** Scene-based spatial records **
>>>>

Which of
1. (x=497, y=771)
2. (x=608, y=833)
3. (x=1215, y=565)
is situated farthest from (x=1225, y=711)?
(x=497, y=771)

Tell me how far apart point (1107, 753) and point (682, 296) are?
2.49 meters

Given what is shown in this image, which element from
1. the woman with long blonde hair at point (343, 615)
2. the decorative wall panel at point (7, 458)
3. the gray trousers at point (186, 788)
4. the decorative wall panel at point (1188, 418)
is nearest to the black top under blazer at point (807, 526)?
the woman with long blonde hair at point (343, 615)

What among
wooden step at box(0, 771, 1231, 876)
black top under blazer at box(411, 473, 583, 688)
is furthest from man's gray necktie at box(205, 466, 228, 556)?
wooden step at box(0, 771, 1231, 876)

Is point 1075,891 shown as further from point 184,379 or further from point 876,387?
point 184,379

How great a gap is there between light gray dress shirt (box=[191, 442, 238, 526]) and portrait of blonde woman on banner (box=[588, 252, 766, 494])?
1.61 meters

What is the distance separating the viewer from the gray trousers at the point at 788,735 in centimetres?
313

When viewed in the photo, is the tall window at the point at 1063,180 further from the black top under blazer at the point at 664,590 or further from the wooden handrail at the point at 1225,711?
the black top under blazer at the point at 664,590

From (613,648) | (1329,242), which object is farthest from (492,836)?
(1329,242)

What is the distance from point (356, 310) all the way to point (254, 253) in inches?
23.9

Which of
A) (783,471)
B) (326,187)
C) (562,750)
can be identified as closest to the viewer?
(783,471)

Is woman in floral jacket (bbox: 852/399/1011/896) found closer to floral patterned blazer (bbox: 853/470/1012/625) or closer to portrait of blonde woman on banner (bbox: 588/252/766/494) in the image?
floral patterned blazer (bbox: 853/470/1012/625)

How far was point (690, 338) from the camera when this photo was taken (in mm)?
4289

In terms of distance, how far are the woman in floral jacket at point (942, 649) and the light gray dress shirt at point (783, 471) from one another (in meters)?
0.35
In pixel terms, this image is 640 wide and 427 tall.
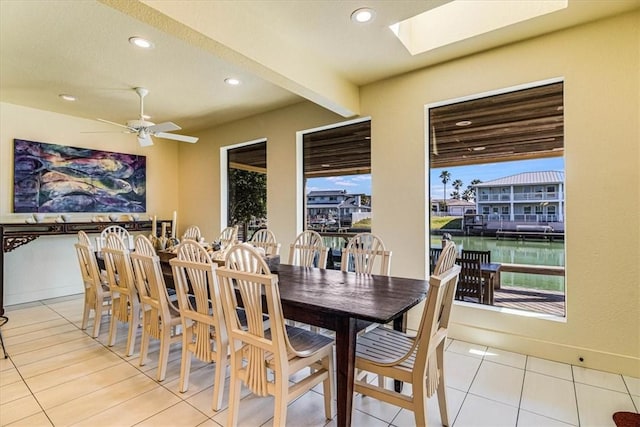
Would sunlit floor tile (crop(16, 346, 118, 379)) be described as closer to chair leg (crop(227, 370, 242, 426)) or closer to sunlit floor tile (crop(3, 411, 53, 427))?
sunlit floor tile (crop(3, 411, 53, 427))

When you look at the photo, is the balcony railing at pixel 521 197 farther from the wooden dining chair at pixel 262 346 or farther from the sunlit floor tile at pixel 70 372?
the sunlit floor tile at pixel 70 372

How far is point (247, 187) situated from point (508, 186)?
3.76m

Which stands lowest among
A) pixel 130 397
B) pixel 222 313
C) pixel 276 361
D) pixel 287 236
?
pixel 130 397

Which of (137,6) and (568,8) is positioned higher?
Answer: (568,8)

<<<<

** TASK INSTRUCTIONS **
Please rewrite the records from the start through the line with "2.49 meters", keeping every line but scaling each coordinate and distance in the answers by 2.55. Round each result to as many decimal places as the original had, with halves rounded up, and leave all other text unchanged.

** TASK SOLUTION **
Which of
1. (x=497, y=771)
2. (x=608, y=833)
3. (x=1215, y=565)
is situated farthest from (x=1225, y=711)?
(x=1267, y=1966)

Tell me how far apart point (1107, 753) and point (682, 296) are?
6.35 meters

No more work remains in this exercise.